Jetzt, das sagt zumindest Daniel Miller vom Texas Nationalist Movement, ist der richtige Zeitpunkt dafür, es noch einmal zu versuchen. Und er wirkt nicht so, als könnte ihn Donald Trump davon abhalten. Der müsse seine berüchtigte Mauer wohl "ein bisschen weiter nördlich bauen", sagt Miller. Also nicht an der Grenze zwischen Texas und Mexiko, sondern an der zwischen Texas und den angrenzenden US-Bundesstaaten.

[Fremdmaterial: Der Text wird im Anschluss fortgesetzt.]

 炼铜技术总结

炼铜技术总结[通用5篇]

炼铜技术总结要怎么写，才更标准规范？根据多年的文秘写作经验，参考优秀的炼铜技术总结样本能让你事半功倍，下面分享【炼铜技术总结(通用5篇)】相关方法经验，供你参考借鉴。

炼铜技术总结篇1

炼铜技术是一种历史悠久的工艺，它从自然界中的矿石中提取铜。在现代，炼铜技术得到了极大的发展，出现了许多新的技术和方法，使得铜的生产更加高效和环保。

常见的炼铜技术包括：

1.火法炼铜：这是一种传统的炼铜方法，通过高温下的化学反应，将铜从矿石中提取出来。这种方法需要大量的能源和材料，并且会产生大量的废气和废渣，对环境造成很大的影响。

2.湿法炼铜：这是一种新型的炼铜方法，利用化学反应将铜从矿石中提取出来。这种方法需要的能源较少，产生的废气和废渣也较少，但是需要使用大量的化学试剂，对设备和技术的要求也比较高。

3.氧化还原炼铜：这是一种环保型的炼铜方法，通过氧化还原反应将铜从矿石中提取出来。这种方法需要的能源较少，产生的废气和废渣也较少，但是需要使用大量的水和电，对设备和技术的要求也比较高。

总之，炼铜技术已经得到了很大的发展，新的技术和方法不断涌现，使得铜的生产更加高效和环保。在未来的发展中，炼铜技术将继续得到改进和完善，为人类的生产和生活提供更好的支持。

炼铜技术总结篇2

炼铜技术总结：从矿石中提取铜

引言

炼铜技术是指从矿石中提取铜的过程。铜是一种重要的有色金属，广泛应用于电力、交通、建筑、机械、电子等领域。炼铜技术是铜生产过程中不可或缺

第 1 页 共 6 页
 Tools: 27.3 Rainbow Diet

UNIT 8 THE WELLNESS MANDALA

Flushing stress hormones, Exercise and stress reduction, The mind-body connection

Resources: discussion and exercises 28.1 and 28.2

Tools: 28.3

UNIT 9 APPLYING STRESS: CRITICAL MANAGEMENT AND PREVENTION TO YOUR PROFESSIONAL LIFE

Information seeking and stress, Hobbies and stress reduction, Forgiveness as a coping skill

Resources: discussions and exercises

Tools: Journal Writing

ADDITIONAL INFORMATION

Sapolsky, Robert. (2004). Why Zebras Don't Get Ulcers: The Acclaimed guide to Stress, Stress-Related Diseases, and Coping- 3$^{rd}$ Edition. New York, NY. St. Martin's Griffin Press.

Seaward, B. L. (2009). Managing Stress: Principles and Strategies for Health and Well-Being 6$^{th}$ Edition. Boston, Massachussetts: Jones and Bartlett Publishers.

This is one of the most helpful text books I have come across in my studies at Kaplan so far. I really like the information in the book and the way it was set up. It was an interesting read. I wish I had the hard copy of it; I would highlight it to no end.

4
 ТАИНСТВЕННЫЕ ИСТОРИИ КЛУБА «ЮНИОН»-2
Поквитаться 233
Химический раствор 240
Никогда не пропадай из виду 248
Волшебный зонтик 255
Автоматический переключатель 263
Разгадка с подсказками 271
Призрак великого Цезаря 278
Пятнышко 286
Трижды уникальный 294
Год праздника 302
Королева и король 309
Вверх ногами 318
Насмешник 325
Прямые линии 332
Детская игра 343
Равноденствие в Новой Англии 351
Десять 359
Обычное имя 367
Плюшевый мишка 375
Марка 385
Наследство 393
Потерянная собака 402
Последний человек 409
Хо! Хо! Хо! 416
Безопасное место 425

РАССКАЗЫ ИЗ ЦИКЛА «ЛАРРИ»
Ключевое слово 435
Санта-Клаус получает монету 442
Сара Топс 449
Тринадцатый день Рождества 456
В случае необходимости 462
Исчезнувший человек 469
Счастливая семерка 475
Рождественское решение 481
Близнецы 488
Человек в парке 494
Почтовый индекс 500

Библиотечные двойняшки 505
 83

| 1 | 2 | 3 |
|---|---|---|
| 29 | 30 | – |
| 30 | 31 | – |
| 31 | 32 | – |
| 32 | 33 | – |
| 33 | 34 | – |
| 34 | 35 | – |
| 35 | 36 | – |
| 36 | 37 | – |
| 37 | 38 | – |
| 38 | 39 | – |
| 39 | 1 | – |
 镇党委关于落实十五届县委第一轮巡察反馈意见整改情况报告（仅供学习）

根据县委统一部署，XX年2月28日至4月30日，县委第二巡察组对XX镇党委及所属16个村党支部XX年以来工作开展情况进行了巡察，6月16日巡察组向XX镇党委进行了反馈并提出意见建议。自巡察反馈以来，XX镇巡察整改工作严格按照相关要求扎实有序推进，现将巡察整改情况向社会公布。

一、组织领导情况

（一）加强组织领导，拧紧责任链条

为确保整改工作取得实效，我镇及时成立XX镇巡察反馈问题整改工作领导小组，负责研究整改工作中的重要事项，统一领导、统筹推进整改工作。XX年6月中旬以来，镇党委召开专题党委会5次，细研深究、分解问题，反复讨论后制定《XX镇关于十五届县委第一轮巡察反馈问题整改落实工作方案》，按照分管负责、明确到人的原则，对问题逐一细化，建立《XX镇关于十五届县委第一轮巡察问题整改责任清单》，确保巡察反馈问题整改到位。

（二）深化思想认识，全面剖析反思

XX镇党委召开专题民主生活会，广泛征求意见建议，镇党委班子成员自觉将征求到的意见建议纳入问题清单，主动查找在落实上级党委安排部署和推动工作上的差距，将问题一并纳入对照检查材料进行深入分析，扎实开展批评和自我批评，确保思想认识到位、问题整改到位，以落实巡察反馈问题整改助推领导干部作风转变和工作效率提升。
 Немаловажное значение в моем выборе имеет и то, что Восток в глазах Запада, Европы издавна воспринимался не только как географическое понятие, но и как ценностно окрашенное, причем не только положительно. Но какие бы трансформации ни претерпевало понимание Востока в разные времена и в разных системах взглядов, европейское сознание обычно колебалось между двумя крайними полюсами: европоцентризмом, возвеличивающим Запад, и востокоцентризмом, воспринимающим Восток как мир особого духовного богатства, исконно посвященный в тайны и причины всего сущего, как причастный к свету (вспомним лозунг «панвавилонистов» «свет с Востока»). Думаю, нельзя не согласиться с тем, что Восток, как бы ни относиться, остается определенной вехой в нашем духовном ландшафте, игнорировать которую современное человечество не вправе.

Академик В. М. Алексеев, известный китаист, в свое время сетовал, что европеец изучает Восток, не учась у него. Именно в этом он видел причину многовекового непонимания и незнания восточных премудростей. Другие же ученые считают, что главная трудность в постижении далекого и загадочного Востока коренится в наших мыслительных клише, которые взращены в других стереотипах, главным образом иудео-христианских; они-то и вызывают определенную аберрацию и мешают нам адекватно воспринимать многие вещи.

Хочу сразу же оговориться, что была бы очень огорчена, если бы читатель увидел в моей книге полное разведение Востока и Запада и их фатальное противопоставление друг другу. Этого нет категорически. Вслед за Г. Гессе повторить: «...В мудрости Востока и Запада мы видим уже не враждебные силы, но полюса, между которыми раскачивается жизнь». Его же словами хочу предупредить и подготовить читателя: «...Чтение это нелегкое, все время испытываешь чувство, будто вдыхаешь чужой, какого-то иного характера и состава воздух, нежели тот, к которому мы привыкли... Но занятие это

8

Das Dumme an der Sache: Während der mittlerweile berühmte Artikel 50 den Ausstieg aus der Europäischen Union regelt, gibt es dazu kein Pendant in der amerikanischen Verfassung, ganz im Gegenteil. Der Supreme Court der Vereinigten Staaten urteilte 1869 nach dem amerikanischen Bürgerkrieg, dass die Staaten der Konföderation im Zuge des Krieges die Union nicht verlassen haben – weil es nicht möglich ist, dass ein Staat die Vereinigten Staaten auf seinen eigenen Wunsch hin verlässt. Der klagende Staat damals: Texas.